The pandemic we are still battling through, and will be for the foreseeable future, has laid bare the class lines that divide our society and perpetuate inequality. Some self-isolate in luxury homes, with sufficient entertainment and large open space for leisure and fresh air. Others are under quarantine in small, cramped houses, in high rise flats with little to no access to the outside world.
Citizens living in the Six Counties are already suffering through a suicide epidemic and a long-term mental health crisis. Drug addiction and abuse is rampant, and perhaps the most terrifying consequence of Covid-19, beyond the deaths it will inevitably continue to cause, is the effect the isolation will have on our already struggling communities. People’s lives are already being ruined and cut short by austerity, which has continually attacked essential support networks, such as the welfare system, the National Health Service, social care, and community services.
When the worst of this pandemic is over, when life begins to go back to normal; we must remember everything we are seeing today.
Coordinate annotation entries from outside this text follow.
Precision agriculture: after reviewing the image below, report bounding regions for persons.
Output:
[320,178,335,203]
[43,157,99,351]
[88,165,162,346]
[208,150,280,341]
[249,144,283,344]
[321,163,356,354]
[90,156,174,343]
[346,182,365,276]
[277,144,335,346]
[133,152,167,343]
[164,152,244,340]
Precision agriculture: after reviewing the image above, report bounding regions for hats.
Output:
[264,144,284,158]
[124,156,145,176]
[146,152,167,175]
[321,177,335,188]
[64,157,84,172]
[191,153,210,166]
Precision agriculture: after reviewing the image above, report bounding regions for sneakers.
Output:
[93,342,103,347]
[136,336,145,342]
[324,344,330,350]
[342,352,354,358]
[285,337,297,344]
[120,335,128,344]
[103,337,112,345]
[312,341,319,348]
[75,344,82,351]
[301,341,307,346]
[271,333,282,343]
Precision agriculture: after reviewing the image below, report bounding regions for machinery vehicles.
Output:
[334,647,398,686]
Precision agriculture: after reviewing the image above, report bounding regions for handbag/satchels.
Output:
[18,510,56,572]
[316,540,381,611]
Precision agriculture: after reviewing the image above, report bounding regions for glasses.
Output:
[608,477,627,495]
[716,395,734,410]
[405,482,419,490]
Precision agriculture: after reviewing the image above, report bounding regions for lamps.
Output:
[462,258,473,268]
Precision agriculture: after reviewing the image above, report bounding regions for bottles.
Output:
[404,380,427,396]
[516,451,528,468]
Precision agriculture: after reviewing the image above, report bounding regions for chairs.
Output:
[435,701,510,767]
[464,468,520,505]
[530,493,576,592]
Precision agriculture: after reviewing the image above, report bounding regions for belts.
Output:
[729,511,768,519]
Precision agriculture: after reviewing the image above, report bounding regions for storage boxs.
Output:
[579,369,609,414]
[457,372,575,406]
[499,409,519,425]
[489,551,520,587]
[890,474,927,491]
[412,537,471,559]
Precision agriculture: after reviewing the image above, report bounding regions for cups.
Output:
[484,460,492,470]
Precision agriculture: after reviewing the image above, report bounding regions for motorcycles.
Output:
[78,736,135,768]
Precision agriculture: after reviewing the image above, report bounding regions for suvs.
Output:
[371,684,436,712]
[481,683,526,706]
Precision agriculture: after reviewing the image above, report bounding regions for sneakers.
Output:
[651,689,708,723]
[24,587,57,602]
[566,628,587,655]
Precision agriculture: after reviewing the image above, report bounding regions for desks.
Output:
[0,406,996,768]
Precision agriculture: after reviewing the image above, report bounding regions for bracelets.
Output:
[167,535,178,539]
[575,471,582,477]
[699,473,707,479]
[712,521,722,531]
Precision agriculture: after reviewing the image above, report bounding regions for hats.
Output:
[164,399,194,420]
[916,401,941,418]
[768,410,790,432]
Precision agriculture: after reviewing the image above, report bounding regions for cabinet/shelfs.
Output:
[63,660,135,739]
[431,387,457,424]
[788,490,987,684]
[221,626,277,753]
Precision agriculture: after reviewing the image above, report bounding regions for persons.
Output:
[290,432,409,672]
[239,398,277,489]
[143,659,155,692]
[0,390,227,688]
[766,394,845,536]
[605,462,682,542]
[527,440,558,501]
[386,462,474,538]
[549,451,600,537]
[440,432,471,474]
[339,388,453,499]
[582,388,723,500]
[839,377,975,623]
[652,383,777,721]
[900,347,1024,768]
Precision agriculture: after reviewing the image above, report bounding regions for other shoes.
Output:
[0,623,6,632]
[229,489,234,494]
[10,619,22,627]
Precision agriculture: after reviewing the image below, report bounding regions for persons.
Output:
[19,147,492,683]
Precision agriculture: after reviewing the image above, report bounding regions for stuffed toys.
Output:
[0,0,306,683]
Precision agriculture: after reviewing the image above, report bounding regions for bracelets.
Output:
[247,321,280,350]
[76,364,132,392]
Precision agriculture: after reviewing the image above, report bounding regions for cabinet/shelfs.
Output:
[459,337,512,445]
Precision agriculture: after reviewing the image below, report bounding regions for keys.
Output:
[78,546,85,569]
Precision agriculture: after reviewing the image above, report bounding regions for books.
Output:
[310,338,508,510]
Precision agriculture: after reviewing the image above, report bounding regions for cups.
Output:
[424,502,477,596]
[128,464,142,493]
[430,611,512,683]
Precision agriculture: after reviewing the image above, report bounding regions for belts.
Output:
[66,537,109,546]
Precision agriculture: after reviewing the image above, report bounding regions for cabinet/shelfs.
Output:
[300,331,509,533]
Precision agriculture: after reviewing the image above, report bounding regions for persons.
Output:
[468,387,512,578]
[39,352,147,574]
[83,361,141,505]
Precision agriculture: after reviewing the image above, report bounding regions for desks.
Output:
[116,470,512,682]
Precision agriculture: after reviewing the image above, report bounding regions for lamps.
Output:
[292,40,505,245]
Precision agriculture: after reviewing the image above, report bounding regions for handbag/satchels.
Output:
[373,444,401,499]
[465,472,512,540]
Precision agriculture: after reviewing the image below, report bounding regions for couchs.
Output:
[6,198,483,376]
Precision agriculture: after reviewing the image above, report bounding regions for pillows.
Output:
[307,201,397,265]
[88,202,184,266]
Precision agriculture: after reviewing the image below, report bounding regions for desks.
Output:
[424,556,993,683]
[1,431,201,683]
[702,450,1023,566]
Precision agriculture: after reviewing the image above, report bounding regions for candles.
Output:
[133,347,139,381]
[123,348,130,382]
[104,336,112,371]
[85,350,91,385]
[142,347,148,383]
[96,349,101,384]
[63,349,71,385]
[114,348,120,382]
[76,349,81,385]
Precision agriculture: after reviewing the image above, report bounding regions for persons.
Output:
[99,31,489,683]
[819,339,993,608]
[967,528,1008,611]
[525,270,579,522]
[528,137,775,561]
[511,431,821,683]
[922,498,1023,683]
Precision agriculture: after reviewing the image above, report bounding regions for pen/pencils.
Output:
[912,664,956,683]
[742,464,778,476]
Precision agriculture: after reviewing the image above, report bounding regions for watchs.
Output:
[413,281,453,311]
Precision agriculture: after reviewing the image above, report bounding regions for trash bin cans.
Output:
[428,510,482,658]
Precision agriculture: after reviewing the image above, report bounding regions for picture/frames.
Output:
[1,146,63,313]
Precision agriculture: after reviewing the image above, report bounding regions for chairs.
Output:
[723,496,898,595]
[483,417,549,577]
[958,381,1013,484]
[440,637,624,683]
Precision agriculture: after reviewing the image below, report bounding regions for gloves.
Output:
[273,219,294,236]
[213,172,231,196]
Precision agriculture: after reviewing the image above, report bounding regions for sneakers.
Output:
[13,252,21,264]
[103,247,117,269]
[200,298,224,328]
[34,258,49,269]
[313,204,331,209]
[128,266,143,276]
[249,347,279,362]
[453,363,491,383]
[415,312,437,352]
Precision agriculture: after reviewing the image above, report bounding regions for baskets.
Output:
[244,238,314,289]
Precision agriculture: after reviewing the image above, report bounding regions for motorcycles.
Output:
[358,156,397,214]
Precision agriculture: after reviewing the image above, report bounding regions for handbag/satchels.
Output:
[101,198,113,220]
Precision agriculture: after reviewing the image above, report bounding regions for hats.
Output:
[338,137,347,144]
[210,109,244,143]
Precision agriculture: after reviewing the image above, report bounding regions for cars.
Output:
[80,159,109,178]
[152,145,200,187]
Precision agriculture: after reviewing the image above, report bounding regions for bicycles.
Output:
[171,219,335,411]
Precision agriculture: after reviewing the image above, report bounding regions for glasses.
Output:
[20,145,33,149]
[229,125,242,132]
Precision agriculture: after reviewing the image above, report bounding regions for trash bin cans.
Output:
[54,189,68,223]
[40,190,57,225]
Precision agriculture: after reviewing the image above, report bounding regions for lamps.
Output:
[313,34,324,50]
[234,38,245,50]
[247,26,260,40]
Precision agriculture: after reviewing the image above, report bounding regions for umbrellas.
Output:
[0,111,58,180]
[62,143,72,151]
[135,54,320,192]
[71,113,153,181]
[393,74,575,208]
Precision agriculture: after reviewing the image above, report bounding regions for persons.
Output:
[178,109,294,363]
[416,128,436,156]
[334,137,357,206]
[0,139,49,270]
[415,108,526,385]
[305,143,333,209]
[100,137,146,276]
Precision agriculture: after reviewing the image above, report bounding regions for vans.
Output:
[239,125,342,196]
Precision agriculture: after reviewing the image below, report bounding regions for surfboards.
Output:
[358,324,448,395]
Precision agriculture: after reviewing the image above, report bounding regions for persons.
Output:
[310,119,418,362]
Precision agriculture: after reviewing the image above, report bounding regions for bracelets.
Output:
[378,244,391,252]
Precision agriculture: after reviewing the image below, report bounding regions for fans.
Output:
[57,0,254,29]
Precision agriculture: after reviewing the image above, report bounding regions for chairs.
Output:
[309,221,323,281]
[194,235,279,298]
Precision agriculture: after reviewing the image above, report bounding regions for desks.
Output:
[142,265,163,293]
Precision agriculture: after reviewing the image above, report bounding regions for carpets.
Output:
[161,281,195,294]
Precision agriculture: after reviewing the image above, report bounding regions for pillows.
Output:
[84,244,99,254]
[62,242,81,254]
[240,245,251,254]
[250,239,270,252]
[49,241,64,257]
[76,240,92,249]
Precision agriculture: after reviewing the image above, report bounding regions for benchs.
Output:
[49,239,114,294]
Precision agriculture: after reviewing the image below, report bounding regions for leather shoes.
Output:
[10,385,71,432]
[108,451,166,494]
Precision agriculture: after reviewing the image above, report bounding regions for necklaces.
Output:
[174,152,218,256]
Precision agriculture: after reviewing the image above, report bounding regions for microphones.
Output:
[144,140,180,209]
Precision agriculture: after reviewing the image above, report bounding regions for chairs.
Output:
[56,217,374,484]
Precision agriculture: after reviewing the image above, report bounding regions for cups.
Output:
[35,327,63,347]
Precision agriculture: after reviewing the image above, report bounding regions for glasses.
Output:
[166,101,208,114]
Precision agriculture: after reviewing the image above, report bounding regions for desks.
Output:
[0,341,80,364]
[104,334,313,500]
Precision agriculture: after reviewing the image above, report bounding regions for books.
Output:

Instead of just clapping for the health workers, we must actively fight back against health privatisation. Instead of merely thanking our essential workers in words, our actions must show our gratitude, by fighting for their job security, decent pay and safe working conditions. We must not go back to normality, because our normality of laissez-faire capitalism is what has left us defenceless against this pandemic. We can see for ourselves now that the money to house the homeless, the money to fund health services, the money to pay everyone a decent wage; that money has always been there.
When this is all over, it will be the time to fight for it.